E foi como psicodramatista que consegui buscar parte da minha espontaneidade perdida e criadora, e, se assim não fosse, talvez não estivesse por aqui a escrever.

Ao ver um quadro realista, vemos o paralelepípedo saltar do chão e nos perguntamos como é possível tamanha semelhança com a realidade. Digo semelhança porque foi produzida pelas mãos de alguém, não é o objeto em si. Quando assistimos a um espetáculo de balé, somos incapazes de entender como uma bailarina consegue rodopiar como um redemoinho nas pontas daquela Capezio, sem cair. Ou mesmo como Camille Claudel, escultora francesa, conseguiu, em suas obras, imprimir tão bem seu amor vivo e louco. Da mesma forma, nos estarrece a perfeição das peças do nosso escultor brasileiro conhecido mundialmente como Aleijadinho, que nos brindou com suas peças sacras dos séculos XVII e XVIII.
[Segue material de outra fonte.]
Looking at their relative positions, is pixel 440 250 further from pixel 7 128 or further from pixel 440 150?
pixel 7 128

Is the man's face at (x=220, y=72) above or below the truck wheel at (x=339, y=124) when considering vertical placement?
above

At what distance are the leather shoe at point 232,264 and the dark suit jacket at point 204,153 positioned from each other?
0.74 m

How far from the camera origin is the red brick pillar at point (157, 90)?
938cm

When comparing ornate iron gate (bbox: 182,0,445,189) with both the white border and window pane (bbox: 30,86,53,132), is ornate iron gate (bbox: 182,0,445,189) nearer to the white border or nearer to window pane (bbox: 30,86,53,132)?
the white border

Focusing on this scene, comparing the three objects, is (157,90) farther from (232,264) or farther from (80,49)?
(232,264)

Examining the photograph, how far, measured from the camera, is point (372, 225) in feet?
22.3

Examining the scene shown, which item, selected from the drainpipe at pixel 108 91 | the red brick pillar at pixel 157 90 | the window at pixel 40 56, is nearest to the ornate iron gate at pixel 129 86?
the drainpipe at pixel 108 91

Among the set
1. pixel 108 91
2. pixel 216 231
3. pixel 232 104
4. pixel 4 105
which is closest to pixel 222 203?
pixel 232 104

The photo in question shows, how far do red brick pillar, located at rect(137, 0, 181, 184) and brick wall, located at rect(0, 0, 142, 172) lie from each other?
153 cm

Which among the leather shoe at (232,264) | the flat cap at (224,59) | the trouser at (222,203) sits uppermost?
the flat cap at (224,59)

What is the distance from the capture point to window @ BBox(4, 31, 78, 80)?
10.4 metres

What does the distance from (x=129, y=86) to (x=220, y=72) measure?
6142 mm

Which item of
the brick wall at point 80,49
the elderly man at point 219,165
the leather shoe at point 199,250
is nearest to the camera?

E o que dizer de tantos outros artistas, músicos, escultores, atores igualmente diferenciados e, por que não dizer, perfeitos?

O que diríamos dessas aberrações criativas? De que se compõem? Técnica, treino, paixão, dor, conhecimento, criatividade, um dom espiritual, um misto de muitas dessas, enfim.

Talvez, nesse mundo virtual, existirão novos formatos de arte, arte com perfeição. Mas me pego analisando se o homem, tão machucado pela sua fantasia impotente, não sofrerá ainda mais por não alcançar elevados padrões de tecnologia artística. Prefiro pensar que o homem optará pela despretensiosa possibilidade da desconstrução do ideal e fugirá pela arte em si, da forma mais simples, laboriosa e catártica, possibilitada pela mais pura essência criadora individual encontrada nos seres humanos espontâneos.